Tyson the typhoon threatens record run - Sport - Evening Standard
       

Tyson the typhoon threatens record run

Tyson Gay, the latest American sprinting phenomenon, ran around a bend so fast last night that the world 100 metres record looks likely to be under threat when he runs at Sheffield on Sunday.

Gay was running 200 metres last night at the Athletissma Grand Prix meeting in Lausanne but it was his first half of the race around the bend that left an indelible impression.

He was running against a world-class field. Three of his rivals had run under 20 seconds for the distance this summer but the race was over by the time Gay hit the straight strides ahead.

On a night when the crowd in Switzerland endured a cold evening in anoraks, Gay was like the lightning that threatened from the dark clouds above the Pontaise Stadium. He did not need to stretch himself in the straight - comfortable in his easy victory - but he still stopped the clock at 19.78sec.

The nearest to him was Usain Bolt, a Jamaican who has run 19.75sec this summer but was over a quarter of a second behind in 20.11sec. Wallace Spearmon, Gay's training partner and a 19.82 man this summer, was third in 20.42sec. Such was Gay's mastery of man and conditions.

Gay has the fastest 100/200m combination in the sport's history. The question posed by his performances is: how long can Asafa Powell's 100m record of 9.77sec survive his assault? Indeed, can Michael Johnson's 200m record of 19.32sec last another year?

Gay ran 19.70sec in Lausanne last year and wanted 19.50sec last night so he might have been disappointed. But he pointed out that because of slight tendinitis in his right knee, caused by so many races at the U.S Championships, he has trained only twice since.

A year ago the rivalry that excited athletics was Asafa Powell and Justin Gatlin. For Gatlin, now read Gay - not, the sport hopes, in the drug taking department but in the desire of Europe's promoters to get him together with Powell in the only meaningful contest at 100m.

Gay's legal best was 9.84sec last year - just 0.07sec behind Powell's world record. But Gay ran 9.76sec last month when only the tiniest gust of wind at his back, measured at 0.5 miles per hour over the limit allowed for records, robbed him of Powell's mark.

"It hurt when I heard," said Gay. Sport needs competition and in no event more than the 100m. Carl Lewis and Ben Johnson, Carl Lewis and Linford Christie, Frankie Fredericks and Maurice Greene - it always takes two to set pulses racing. In Gatlin's enforced absence, Powell needs Gay as much as he needs a pair of racing spikes.

Gay said before he ran his 9.76sec: "I am sure Asafa wants more competition. I want this to be a rivalry. I want to step up to the plate.

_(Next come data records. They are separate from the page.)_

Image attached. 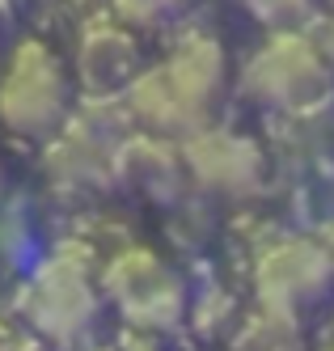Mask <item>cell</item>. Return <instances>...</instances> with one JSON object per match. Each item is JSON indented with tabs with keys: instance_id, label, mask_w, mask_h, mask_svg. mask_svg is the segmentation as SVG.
Instances as JSON below:
<instances>
[{
	"instance_id": "cell-1",
	"label": "cell",
	"mask_w": 334,
	"mask_h": 351,
	"mask_svg": "<svg viewBox=\"0 0 334 351\" xmlns=\"http://www.w3.org/2000/svg\"><path fill=\"white\" fill-rule=\"evenodd\" d=\"M64 114V72L47 47L25 43L0 77V119L21 136H38Z\"/></svg>"
},
{
	"instance_id": "cell-2",
	"label": "cell",
	"mask_w": 334,
	"mask_h": 351,
	"mask_svg": "<svg viewBox=\"0 0 334 351\" xmlns=\"http://www.w3.org/2000/svg\"><path fill=\"white\" fill-rule=\"evenodd\" d=\"M250 85H254L259 97H267V102L300 106V102H313V97L326 89V68H322V56L309 43L275 38L267 51L254 60Z\"/></svg>"
},
{
	"instance_id": "cell-3",
	"label": "cell",
	"mask_w": 334,
	"mask_h": 351,
	"mask_svg": "<svg viewBox=\"0 0 334 351\" xmlns=\"http://www.w3.org/2000/svg\"><path fill=\"white\" fill-rule=\"evenodd\" d=\"M110 288L115 300L144 326H169L182 309L178 280L157 267L152 254H127L110 267Z\"/></svg>"
},
{
	"instance_id": "cell-4",
	"label": "cell",
	"mask_w": 334,
	"mask_h": 351,
	"mask_svg": "<svg viewBox=\"0 0 334 351\" xmlns=\"http://www.w3.org/2000/svg\"><path fill=\"white\" fill-rule=\"evenodd\" d=\"M30 317H34L38 330L56 343H68V339L81 335L93 317V296L81 280V271H72L68 263H51L34 284Z\"/></svg>"
},
{
	"instance_id": "cell-5",
	"label": "cell",
	"mask_w": 334,
	"mask_h": 351,
	"mask_svg": "<svg viewBox=\"0 0 334 351\" xmlns=\"http://www.w3.org/2000/svg\"><path fill=\"white\" fill-rule=\"evenodd\" d=\"M330 280V258L318 245L305 241H288L271 250L259 267V288L267 292V300H275V309L300 305V300H313Z\"/></svg>"
},
{
	"instance_id": "cell-6",
	"label": "cell",
	"mask_w": 334,
	"mask_h": 351,
	"mask_svg": "<svg viewBox=\"0 0 334 351\" xmlns=\"http://www.w3.org/2000/svg\"><path fill=\"white\" fill-rule=\"evenodd\" d=\"M187 157H191L199 178L220 186V191H246L259 178V153L233 136H199L187 148Z\"/></svg>"
},
{
	"instance_id": "cell-7",
	"label": "cell",
	"mask_w": 334,
	"mask_h": 351,
	"mask_svg": "<svg viewBox=\"0 0 334 351\" xmlns=\"http://www.w3.org/2000/svg\"><path fill=\"white\" fill-rule=\"evenodd\" d=\"M165 72H169L178 97H182L191 123H195L199 110L212 102V93H216V85H220V51H216L212 43H199V47H191V51L178 56Z\"/></svg>"
},
{
	"instance_id": "cell-8",
	"label": "cell",
	"mask_w": 334,
	"mask_h": 351,
	"mask_svg": "<svg viewBox=\"0 0 334 351\" xmlns=\"http://www.w3.org/2000/svg\"><path fill=\"white\" fill-rule=\"evenodd\" d=\"M132 43H127L119 30H97L89 34L85 51H81V77L89 89L106 93L115 85H123L127 77H132Z\"/></svg>"
},
{
	"instance_id": "cell-9",
	"label": "cell",
	"mask_w": 334,
	"mask_h": 351,
	"mask_svg": "<svg viewBox=\"0 0 334 351\" xmlns=\"http://www.w3.org/2000/svg\"><path fill=\"white\" fill-rule=\"evenodd\" d=\"M250 9L267 17L271 26H288V21L305 17V9H309V0H250Z\"/></svg>"
},
{
	"instance_id": "cell-10",
	"label": "cell",
	"mask_w": 334,
	"mask_h": 351,
	"mask_svg": "<svg viewBox=\"0 0 334 351\" xmlns=\"http://www.w3.org/2000/svg\"><path fill=\"white\" fill-rule=\"evenodd\" d=\"M119 5L132 13V17H140V21H152V17H161L174 0H119Z\"/></svg>"
}]
</instances>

"I don't know if you'd call me a friend but we speak and we joke around. I respect him as an athlete and as a person. He carries himself in a very humble way."

Sadly, Powell, who ran a relay last night as a gentle comeback from three weeks out injured, chose Rome for his next 100m when he found out that Gay would not be there and declined an invitation to Sheffield when he found out he would be.

Luigi D'Onofrio, the Rome promoter, said: "I don't think they want to meet before the World Championships."

Last night's 100m was won by Derrick Atkins, the Bahamian who won at last Friday's Golden League in Paris. His winning time of 10.04sec was marginally ahead of Marlon Devonish's B race win but nobody else went close to the Briton's time. Churandy Martina was runner-up to Atkins in 10.10sec.

The best British performance after Devonish was Michael Rimmer's 800m win in another B race, with Russian champion Dmitri Bogdanov among his scalps.

Others will take less comfort home from Switzerland.

At 400m, Tim Benjamin struggled again - finishing fifth outside 46secs - and European indoor champion Nicola Sanders was sixth in 51.87sec on her return from injury. She was more than a second off Norlene Williams' winning time.